* **PROBLEM TO WORK ON**: Make an exact copy of all the entries, but do not reproduce the pictures.

[Short web captions]
※

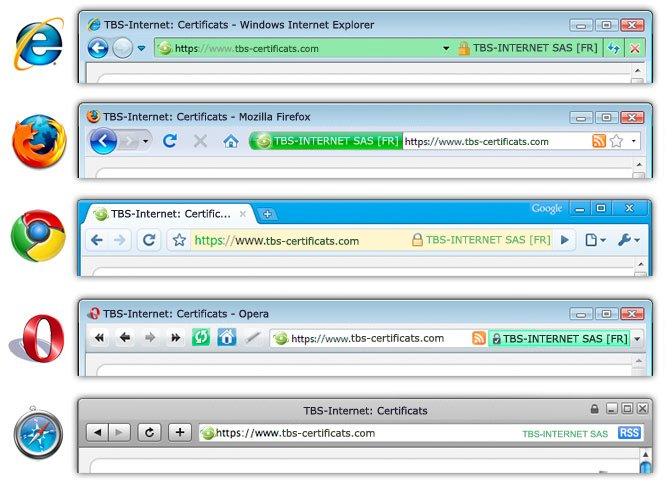 HTTPS-certificates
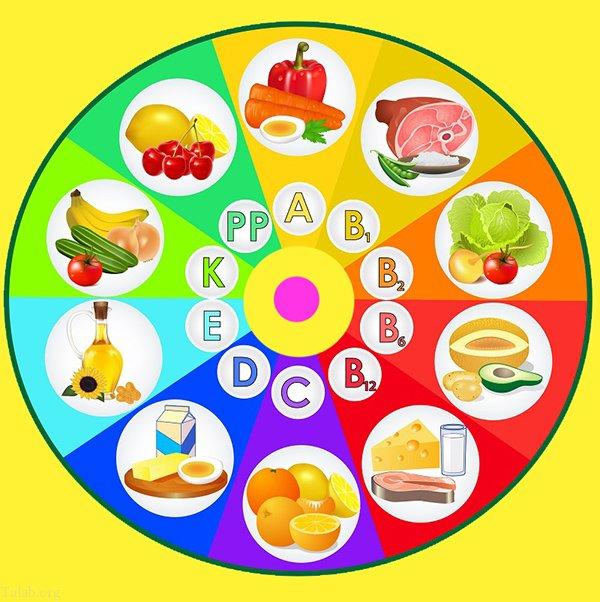 بهترین زمان مناسب مصرف انواع ویتامین و کلسیم و امگا 3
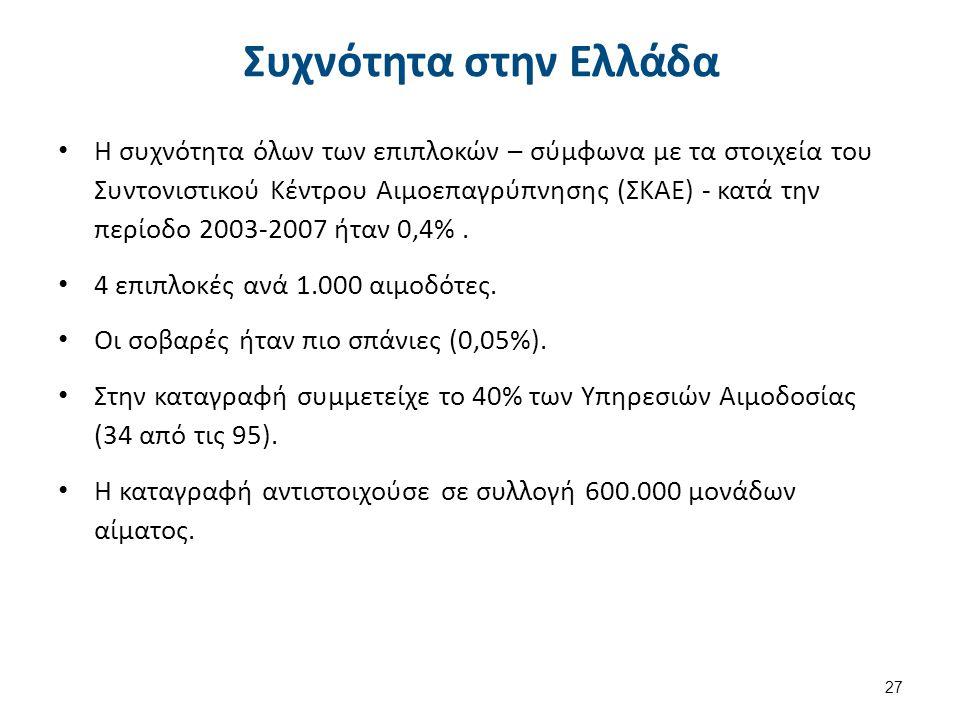 27 Συχνότητα στην Ελλάδα Η συχνότητα όλων των επιπλοκών – σύμφωνα με τα στοιχεία του Συντονιστικού Κέντρου Αιμοεπαγρύπνησης (ΣΚΑΕ) - κατά την περίοδο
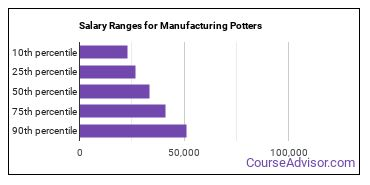 Salary Ranges for Manufacturing Potters
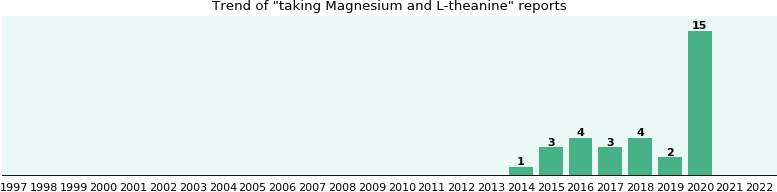 Magnesium and L-theanine drug interactions.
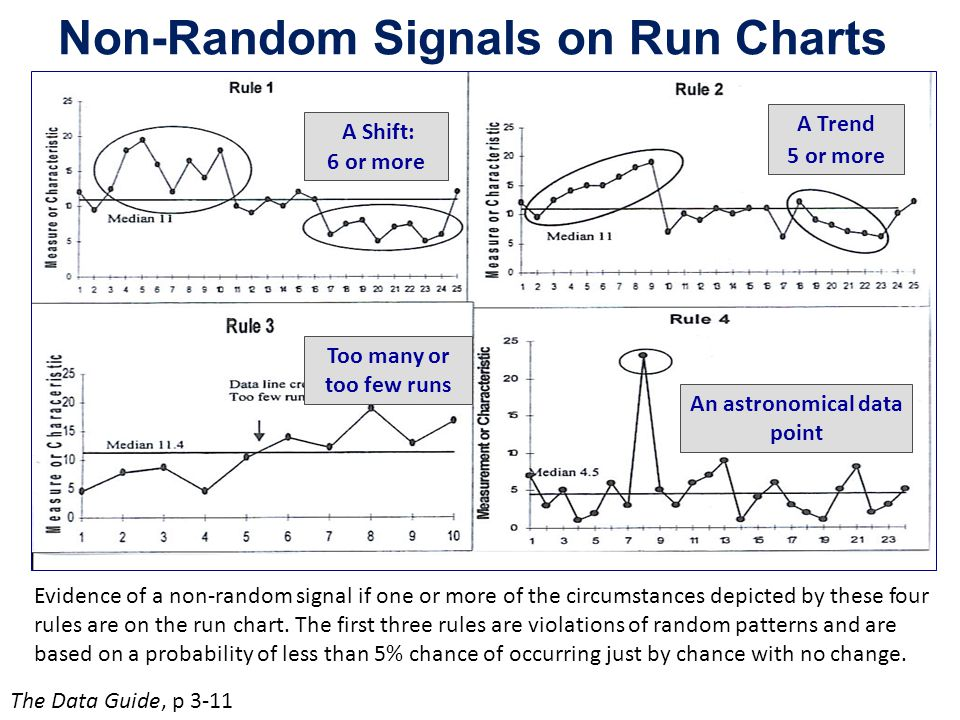 Non-Random Signals on Run Charts A Shift: 6 or more An astronomical data point Too many or too few runs A Trend 5 or more The Data Guide, p 3-11 Evide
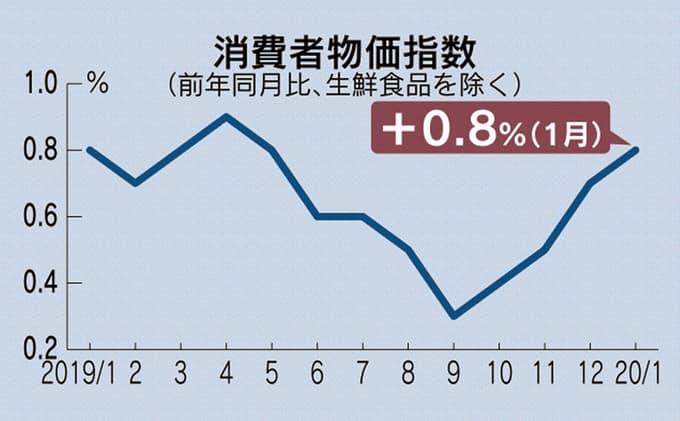 1월소비자물가지수 일본 소비자물가지수 37개월 연속 상승! 임금은 3개월 연속 하락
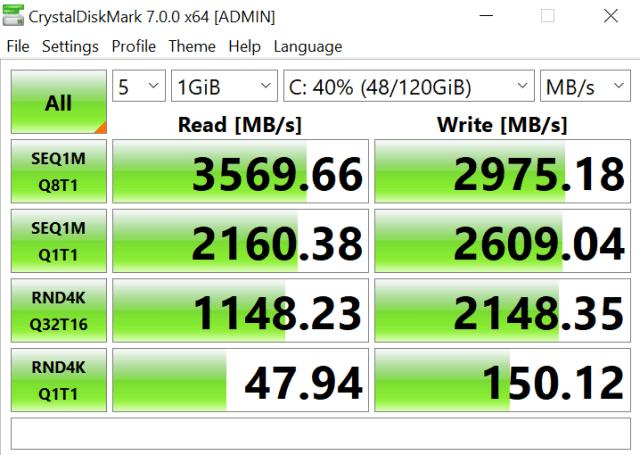 ผลการทดสอบความเร็ว SSD ของ Huawei MateBook 14 2020 AMD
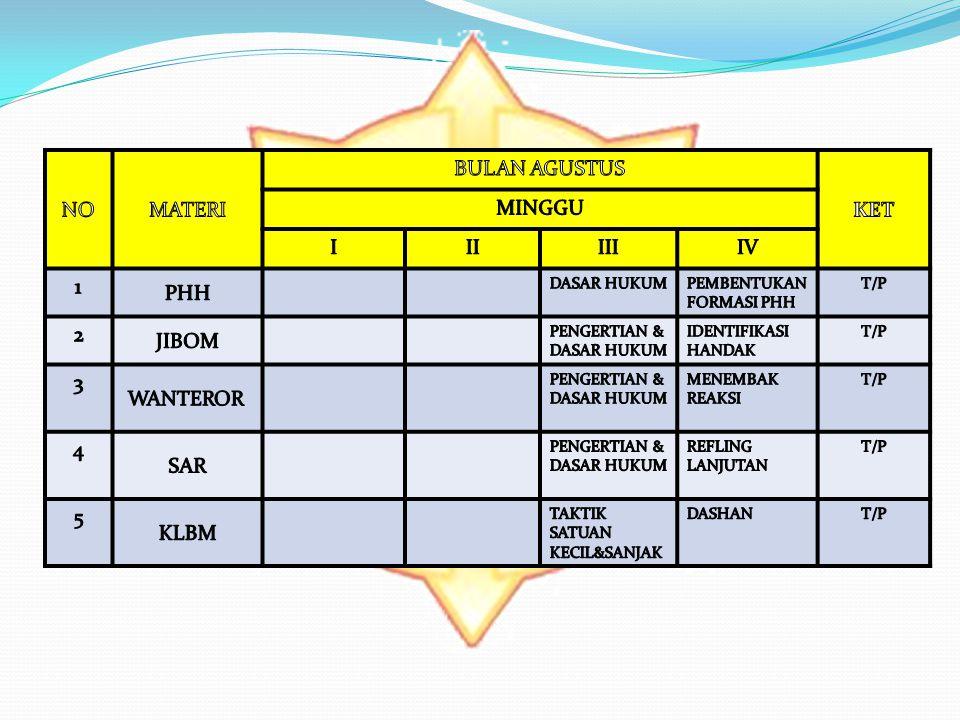 NO MATERI BULAN AGUSTUS KET MINGGU I II III IV 1 PHH 2 JIBOM 3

※

* **ANSWER**:
 HTTPS-certificates
 بهترین زمان مناسب مصرف انواع ویتامین و کلسیم و امگا 3
 27 Συχνότητα στην Ελλάδα Η συχνότητα όλων των επιπλοκών – σύμφωνα με τα στοιχεία του Συντονιστικού Κέντρου Αιμοεπαγρύπνησης (ΣΚΑΕ) - κατά την περίοδο
 Salary Ranges for Manufacturing Potters
 Magnesium and L-theanine drug interactions.
 Non-Random Signals on Run Charts A Shift: 6 or more An astronomical data point Too many or too few runs A Trend 5 or more The Data Guide, p 3-11 Evide
 1월소비자물가지수 일본 소비자물가지수 37개월 연속 상승! 임금은 3개월 연속 하락
 ผลการทดสอบความเร็ว SSD ของ Huawei MateBook 14 2020 AMD
 NO MATERI BULAN AGUSTUS KET MINGGU I II III IV 1 PHH 2 JIBOM 3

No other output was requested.